[TEXT SHOWN]:
————

Park Nam-joo

The A-bombings Should Never Ever Be Repeated

7. Life after that

The wife of our Korean neighbor had a brother who studied at a preparatory school in Tokyo, aiming to attend Waseda University.  Since living in Tokyo was so tough, he delivered newspapers and milk every morning.  Then, before the Pacific War started, he had to go back to Korea for military service and returned to Japan after serving the Japanese Army in Manchuria.  As the Korean peninsula was colonized by Japan then, Korean people in Japan went back and forth to their homeland feeling like it was a domestic trip.  Our family, too, visited our grandparents in Korea one summer. 

When he heard of the A-bombing, the brother was very worried about his sister and visited her in Hiroshima, riding on the train from Tokyo for two days.  Then, after the end of the war, he went back to his hometown in Korea to stay with his parents for a while, but came back to Japan, desperately wanting to continue his education in Tokyo.  This time, he had to smuggle himself into Japan, because Korea was not a Japanese colony anymore, and no one could enter without a passport.  However, he soon realized that Tokyo was not a good place to study calmly at his own pace, so he moved to Hiroshima, staying with his sister, our neighbor.  Then, considering that both our families were from the same village, and his family used to be in the ruling class in Korea, called Yangban, my parents and his parents decided that we should marry.  In those days, most marriages were decided by parents, unlike nowadays when people get married loving each other.  So, we got married in January in 1949.  He was 23 and I was 17.

Wedding

Life was extremely difficult after we got married.  My husband didn’t like to work for other people and never tried to find work.  Since we lived close to my parents, I helped my mother make and sell illegal doburoku.  At that time, the government hired a lot of unemployed people and had them work at construction sites.  There were many workers building the 100-Meter Road, later called Peace Boulevard, near our shack.  During lunch break and after work, they would come to buy our doburoku for 10 or 20 yen a cup.  Later, the Hiroshima branch of the Korean Residents Union in Japan was established, and my husband got a job as a Korean language teacher there, where he earned 15,000 yen a month.

————

[GIVEN ENTRIES]:
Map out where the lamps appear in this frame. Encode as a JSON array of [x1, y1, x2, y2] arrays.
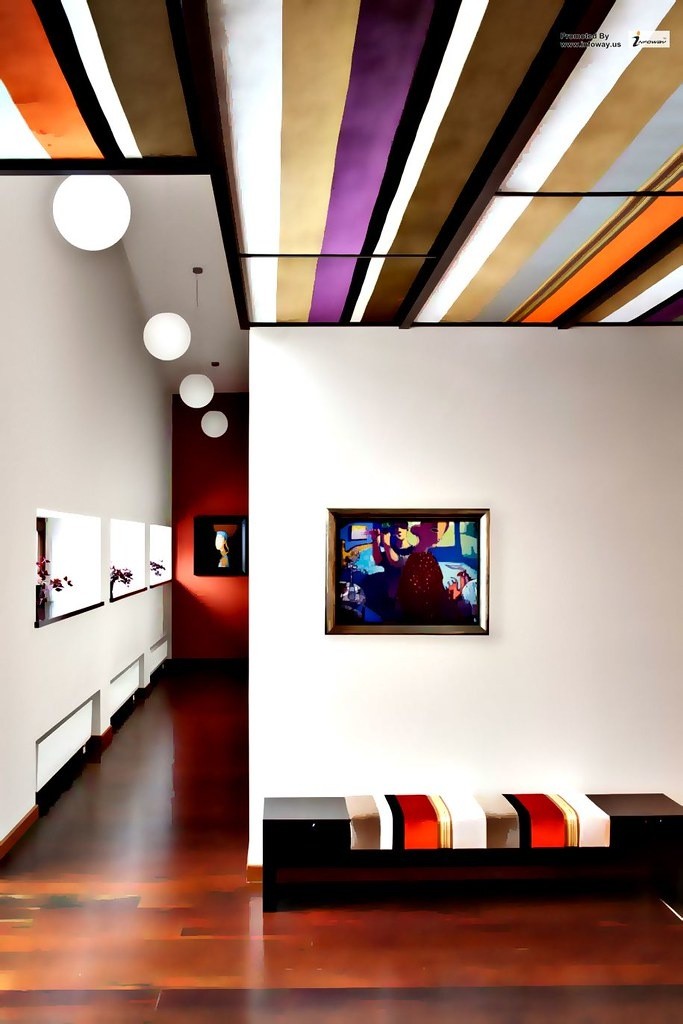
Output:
[[201, 411, 228, 438], [179, 374, 214, 408], [52, 175, 131, 251], [142, 312, 192, 361]]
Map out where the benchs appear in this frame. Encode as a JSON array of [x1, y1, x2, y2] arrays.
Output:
[[263, 793, 683, 911]]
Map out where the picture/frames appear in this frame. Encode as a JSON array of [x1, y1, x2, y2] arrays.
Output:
[[324, 507, 490, 637], [193, 514, 248, 576]]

————

Pick up the A-bombing memoir after its final sentence and keep writing it for another paragraph. The listing above was taken from a different source.

The following year, twins were born to us prematurely; however, they died one after another soon after being born.  I heard about a lot of stillbirths and premature births in those days, especially, for the first babies.  When our first baby died, three people in white from the Atomic Bomb Casualty Commission (ABCC) came to our door.  They were carrying a white box, which looked exactly like a coffin for a baby.  We never informed our baby’s death to them, but there might be a rule that midwives had to report deaths to the ABCC.  They said, “Would you kindly hand your baby to us?  We will bury the body with special care.  We’ll give it back to you later if you would like us to.”  Hearing their words, my husband got red with anger and firmly refused.  Many people around us gave their babies to them, hearing that their bodies would be buried in proper way, since their family temples had been destroyed, and their family graves had collapsed in the A-bombing.  But since both of us were Catholic, we held our babies’ funerals in our church and had them buried in its cemetery.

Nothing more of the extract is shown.